PAGE EXTRACT
-*-*-

Journal of
Agricultural Extension and Rural Development

  • Abbreviation: J. Agric. Ext. Rural Dev
  • Language: English
  • ISSN: 2141-2170
  • DOI: 10.5897/JAERD
  • Start Year: 2009
  • Published Articles: 440

Full Length Research Paper

Farming methods and the livelihood outcomes of women in Eastern Uganda

Flavia Amayo
  • Flavia Amayo
  • Department of Development Studies, College of Humanities and Social Sciences, Makerere University, P. O. Box 7062, Kampala, Uganda.
  • Google Scholar
Irene L. Akidi
  • Irene L. Akidi
  • Department of Rural Development and Agribusiness, Faculty of Agriculture and Environment, Gulu University, Uganda.
  • Google Scholar
Robert Senath Esuruku
  • Robert Senath Esuruku
  • Department of Development Studies, College of Humanities and Social Sciences, Makerere University, P. O. Box 7062, Kampala, Uganda.
  • Google Scholar
Phyllis Brenda Kaptui
  • Phyllis Brenda Kaptui
  • Kabyewa United Coffee Farmers’ Cooperative Society (KUCOFAS), P. O. Box 290 Kpachorwa, Uganda.

-*-*-

TASK STATEMENT
Continue the journal page on farming methods and women's livelihoods in Eastern Uganda from the point where it stops.

DATASET

-*-*-

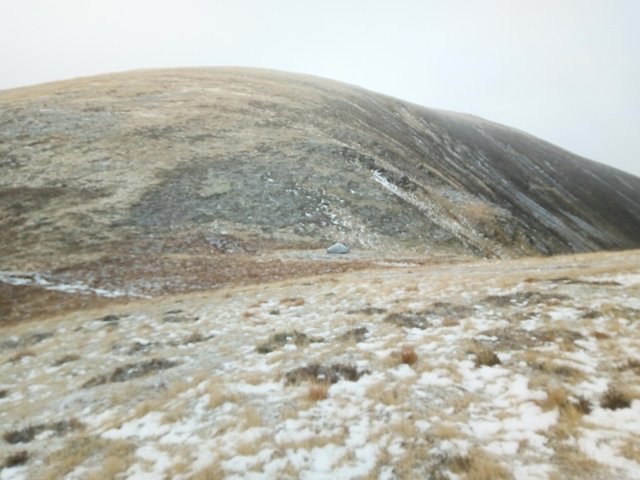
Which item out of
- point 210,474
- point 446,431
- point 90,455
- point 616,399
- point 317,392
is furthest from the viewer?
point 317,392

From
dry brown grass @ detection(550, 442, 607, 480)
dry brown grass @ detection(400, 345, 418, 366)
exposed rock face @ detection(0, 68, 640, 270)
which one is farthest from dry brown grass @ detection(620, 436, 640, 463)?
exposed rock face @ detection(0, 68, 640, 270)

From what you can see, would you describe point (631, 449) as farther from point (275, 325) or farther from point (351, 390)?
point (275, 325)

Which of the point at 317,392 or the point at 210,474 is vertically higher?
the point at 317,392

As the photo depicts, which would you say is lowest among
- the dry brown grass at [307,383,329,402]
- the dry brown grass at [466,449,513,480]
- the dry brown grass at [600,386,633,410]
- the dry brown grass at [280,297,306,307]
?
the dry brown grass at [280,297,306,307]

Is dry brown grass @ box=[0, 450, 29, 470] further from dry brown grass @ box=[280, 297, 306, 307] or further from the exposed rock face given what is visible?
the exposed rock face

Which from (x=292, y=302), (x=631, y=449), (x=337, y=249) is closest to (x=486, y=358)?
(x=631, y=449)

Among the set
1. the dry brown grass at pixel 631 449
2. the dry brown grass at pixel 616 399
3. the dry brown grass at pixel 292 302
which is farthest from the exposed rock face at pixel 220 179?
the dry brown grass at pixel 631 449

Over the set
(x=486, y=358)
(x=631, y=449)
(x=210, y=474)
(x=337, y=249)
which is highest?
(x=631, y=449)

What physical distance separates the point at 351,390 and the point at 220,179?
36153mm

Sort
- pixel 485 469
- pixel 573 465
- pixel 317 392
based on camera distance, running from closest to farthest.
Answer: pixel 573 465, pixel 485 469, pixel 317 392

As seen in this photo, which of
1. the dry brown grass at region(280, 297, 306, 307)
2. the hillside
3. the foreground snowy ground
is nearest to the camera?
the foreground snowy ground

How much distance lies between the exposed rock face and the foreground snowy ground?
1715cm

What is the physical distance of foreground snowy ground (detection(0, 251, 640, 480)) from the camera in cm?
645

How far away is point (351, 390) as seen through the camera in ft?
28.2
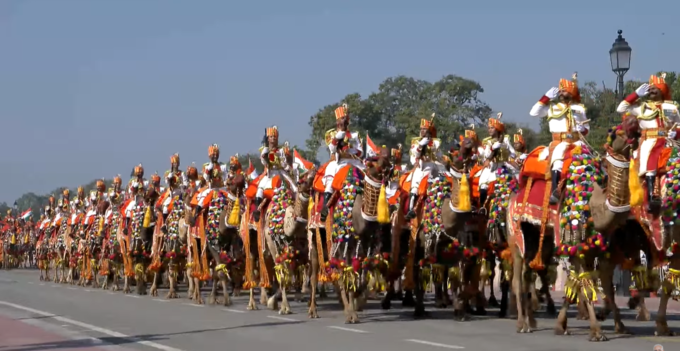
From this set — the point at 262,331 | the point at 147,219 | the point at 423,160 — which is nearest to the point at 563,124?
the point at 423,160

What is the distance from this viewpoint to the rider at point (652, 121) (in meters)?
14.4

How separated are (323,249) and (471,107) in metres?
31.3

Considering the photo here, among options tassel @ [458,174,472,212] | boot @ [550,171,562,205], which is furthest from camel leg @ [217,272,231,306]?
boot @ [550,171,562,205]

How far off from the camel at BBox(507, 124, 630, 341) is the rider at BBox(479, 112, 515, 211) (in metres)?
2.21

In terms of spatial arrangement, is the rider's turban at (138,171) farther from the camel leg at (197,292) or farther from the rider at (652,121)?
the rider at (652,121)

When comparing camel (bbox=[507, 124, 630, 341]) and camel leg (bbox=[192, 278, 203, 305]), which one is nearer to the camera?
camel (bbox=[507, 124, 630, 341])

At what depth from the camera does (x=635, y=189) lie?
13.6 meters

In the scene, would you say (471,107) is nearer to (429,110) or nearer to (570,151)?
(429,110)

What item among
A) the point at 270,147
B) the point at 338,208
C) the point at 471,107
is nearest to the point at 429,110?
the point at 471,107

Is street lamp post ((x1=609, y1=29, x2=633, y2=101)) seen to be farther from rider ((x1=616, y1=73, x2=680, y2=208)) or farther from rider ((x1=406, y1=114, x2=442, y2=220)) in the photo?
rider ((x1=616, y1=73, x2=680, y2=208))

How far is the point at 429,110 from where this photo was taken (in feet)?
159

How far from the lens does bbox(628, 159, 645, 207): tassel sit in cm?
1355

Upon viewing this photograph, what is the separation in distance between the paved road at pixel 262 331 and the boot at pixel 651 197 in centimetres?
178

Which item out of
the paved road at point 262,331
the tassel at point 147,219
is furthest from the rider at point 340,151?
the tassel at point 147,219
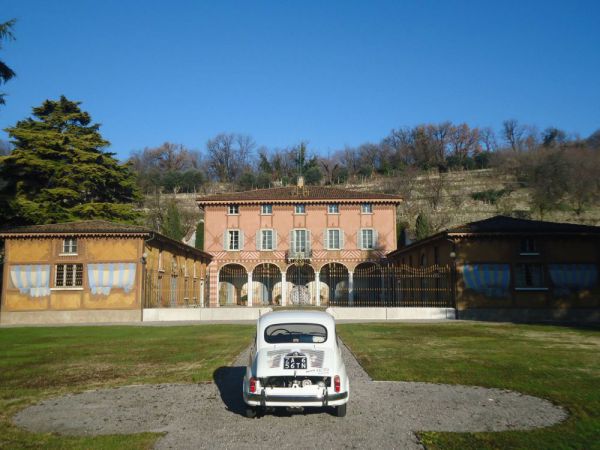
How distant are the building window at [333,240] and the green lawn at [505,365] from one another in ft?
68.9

-*-*-

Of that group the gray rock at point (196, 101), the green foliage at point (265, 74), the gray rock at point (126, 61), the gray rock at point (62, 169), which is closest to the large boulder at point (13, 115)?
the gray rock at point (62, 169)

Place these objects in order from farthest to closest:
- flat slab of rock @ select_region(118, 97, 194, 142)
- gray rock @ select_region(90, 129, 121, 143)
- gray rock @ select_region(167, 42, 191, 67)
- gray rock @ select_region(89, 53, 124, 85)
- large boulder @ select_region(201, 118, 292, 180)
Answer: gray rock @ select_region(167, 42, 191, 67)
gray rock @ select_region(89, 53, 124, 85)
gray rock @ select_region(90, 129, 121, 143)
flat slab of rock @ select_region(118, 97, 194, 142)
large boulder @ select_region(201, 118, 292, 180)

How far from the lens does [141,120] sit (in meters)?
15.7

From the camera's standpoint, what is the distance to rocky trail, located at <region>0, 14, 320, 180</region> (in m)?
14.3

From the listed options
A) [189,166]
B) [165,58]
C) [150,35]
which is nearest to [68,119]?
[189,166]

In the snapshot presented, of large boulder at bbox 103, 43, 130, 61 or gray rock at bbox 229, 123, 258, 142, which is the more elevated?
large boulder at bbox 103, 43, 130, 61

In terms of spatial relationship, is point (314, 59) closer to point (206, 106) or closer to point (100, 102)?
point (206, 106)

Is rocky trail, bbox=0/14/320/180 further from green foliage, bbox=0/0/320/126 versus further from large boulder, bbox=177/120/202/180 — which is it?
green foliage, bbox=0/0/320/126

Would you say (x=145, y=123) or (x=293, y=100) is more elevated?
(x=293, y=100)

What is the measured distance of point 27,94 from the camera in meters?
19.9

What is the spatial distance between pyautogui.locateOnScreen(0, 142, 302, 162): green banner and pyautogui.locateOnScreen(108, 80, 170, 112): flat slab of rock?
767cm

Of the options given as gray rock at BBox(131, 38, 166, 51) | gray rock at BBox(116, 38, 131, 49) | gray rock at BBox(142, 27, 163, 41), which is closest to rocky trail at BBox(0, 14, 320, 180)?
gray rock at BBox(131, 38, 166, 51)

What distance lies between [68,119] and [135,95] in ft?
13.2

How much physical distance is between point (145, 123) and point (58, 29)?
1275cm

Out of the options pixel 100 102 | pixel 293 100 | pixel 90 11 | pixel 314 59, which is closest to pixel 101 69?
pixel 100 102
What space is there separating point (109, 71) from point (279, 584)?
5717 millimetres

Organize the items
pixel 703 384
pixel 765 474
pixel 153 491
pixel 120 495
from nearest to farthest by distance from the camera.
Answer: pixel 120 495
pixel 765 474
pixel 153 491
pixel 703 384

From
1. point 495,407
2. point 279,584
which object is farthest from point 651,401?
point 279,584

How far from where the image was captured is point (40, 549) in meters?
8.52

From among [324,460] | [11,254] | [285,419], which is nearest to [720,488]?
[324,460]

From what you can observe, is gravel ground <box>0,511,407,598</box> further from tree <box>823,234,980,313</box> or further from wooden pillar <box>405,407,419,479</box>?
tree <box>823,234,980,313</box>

-*-*-

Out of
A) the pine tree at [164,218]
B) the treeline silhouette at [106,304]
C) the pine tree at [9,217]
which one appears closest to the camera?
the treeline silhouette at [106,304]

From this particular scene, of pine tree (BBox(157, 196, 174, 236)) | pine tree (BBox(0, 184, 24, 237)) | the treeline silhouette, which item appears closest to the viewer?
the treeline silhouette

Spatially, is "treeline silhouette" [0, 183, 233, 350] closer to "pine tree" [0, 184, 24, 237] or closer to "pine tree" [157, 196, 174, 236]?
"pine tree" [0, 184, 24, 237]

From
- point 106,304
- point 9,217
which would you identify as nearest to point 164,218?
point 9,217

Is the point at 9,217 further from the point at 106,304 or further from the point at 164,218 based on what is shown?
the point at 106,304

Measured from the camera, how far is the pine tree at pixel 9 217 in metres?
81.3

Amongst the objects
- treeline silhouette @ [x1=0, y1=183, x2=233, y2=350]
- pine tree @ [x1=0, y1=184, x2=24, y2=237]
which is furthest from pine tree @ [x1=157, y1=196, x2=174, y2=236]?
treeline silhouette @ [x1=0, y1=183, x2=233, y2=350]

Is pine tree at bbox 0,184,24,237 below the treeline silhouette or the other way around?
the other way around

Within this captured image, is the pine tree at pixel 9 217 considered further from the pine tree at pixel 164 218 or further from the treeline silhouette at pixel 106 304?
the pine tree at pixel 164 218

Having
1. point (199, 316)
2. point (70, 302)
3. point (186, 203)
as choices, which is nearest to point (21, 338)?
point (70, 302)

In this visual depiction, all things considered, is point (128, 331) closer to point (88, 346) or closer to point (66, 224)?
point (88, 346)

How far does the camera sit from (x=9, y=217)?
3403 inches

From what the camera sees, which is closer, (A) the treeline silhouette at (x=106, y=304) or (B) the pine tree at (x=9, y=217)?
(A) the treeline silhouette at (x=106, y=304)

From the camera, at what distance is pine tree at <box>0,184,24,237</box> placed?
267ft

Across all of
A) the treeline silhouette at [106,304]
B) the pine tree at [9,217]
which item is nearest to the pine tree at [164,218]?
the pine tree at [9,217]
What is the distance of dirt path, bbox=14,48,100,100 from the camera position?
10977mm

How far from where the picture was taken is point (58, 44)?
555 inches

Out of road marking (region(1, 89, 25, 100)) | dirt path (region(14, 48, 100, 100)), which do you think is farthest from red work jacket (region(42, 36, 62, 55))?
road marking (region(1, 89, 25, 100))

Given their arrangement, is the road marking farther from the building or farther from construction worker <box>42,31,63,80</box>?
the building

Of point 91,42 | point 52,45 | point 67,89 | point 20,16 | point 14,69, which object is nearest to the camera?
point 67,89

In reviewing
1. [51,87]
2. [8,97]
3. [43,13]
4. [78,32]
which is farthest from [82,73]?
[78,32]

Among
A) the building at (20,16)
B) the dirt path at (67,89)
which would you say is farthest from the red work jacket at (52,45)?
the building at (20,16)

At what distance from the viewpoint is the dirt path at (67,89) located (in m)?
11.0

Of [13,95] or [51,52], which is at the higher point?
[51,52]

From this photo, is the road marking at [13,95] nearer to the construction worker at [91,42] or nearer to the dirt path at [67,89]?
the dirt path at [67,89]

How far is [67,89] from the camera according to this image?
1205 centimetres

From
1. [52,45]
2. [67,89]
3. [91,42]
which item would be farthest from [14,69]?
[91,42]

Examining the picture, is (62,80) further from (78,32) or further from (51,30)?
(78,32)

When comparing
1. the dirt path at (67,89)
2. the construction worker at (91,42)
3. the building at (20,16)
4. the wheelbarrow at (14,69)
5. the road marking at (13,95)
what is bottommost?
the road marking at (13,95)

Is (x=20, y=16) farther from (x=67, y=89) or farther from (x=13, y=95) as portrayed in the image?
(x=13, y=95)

-*-*-

ANSWER SPACE
  • Google Scholar


  •  Received: 26 May 2021
  •  Accepted: 30 July 2021
  •  Published: 31 August 2021

Abstract

Farming methods are closely linked to the livelihood outcomes of women. The techniques of farming and the manner in which they are applied affects realization of livelihood outcomes. Even though rural women aim at attaining positive outcomes, their efforts are jeopardized by poor farming practices. This situation is exacerbated by gender disparities in knowledge and skills, inadequate access to productive resources and power relations. The current study aims to understand what kinds of farming methods women use and their contribution to livelihood outcomes. Using qualitative interview and survey as an auxiliary method, it was discovered that women predominantly use traditional farming techniques such as intercropping, crop rotation, cover cropping and integrated animal-crop farming. The major hindrances to the gainful use of these methods are knowledge gaps and resource disparities. Most women still grapple with low incomes, starvation, diet deficiencies, inability to access medical care and clothing. They are also vulnerable to climate shocks and stresses. The study concludes that the farming methods have inadequately enhanced income, food security, wellbeing and resilience to shocks and stresses. It recommends that agricultural extension services such as training programmes should consciously target equipping women with knowledge and skills on how to use the traditional and modern methods of farming and support them to access productive resources.

Key words: Farming methods, livelihood outcomes, women, Eastern Uganda.